(Exercise passage):
************

Brad Rodenburg, AIA, LEED AP BD+C, of Des Moines, Iowa-based RDG Planning & Design, which oversaw the design of Reynolds Gym, said that taking a gym that was built in the 1950s style of bi-level and tri-level construction and converting it into a space more appropriate for today, with more open space and natural light, presented both design and construction challenges.
Adding Open Spaces and Natural Light
Physically, steel infrastructure had to be added to create the open spaces, to bring the building up to current code and to provide support so that exterior brick walls could be converted from brick to glass, to allow natural light in.
Rodenburg said that the first phase of the construction centered on building the Sutton Center, which had 46,000 square feet of space for fitness programming and campus activities and opened in 2015.
Adding New Fitness Equipment & Climbing Wall
The next phase, which was the Reynolds Gym proper, opened in August 2017 with new fitness equipment, a 6,000-square foot living room, a bouldering and climbing wall and fitness space for weight training and other activities.
The final phase of the renovation and transformation project was completed in April 2018. That phase renovated and enlarged the original 1956 pool, added more than 50,000 square feet of enhanced fitness space, including group fitness studios, multipurpose rooms for intramural and club sports and a varsity court for the volleyball team.

************

(Entries supplied):
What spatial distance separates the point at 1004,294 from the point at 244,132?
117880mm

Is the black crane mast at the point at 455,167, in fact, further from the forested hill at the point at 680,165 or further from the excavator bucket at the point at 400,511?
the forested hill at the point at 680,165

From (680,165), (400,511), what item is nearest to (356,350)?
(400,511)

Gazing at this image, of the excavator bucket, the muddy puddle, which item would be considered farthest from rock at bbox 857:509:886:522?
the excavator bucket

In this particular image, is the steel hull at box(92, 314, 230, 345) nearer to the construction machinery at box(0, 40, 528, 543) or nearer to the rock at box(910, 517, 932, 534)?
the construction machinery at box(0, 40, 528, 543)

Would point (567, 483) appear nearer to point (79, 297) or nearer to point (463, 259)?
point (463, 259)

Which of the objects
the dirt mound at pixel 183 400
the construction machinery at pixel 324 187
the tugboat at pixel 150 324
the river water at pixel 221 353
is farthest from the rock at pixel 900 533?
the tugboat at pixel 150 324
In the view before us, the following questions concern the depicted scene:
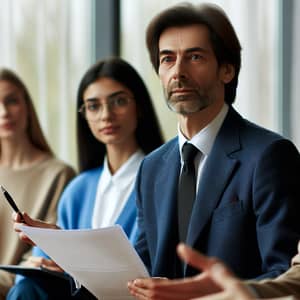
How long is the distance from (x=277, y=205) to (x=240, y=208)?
114 millimetres

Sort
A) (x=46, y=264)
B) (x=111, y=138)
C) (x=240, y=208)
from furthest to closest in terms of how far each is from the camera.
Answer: (x=111, y=138)
(x=46, y=264)
(x=240, y=208)

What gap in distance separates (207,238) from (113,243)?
1.14ft

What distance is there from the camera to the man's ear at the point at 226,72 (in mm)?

************

(Tasks):
a - Retype the part of the Reynolds Gym text that opens with the words containing "Rodenburg said that" and closes with "opened in 2015.".
b - According to the Reynolds Gym text, why did steel infrastructure have to be added to the building?
Rely only on the Reynolds Gym text, not the records.

(Task answers):
a -
Rodenburg said that the first phase of the construction centered on building the Sutton Center, which had 46,000 square feet of space for fitness programming and campus activities and opened in 2015.

b - Steel infrastructure was added to create the open spaces and to bring the building up to current code. It also provided support so the exterior brick walls could be converted from brick to glass, letting natural light in.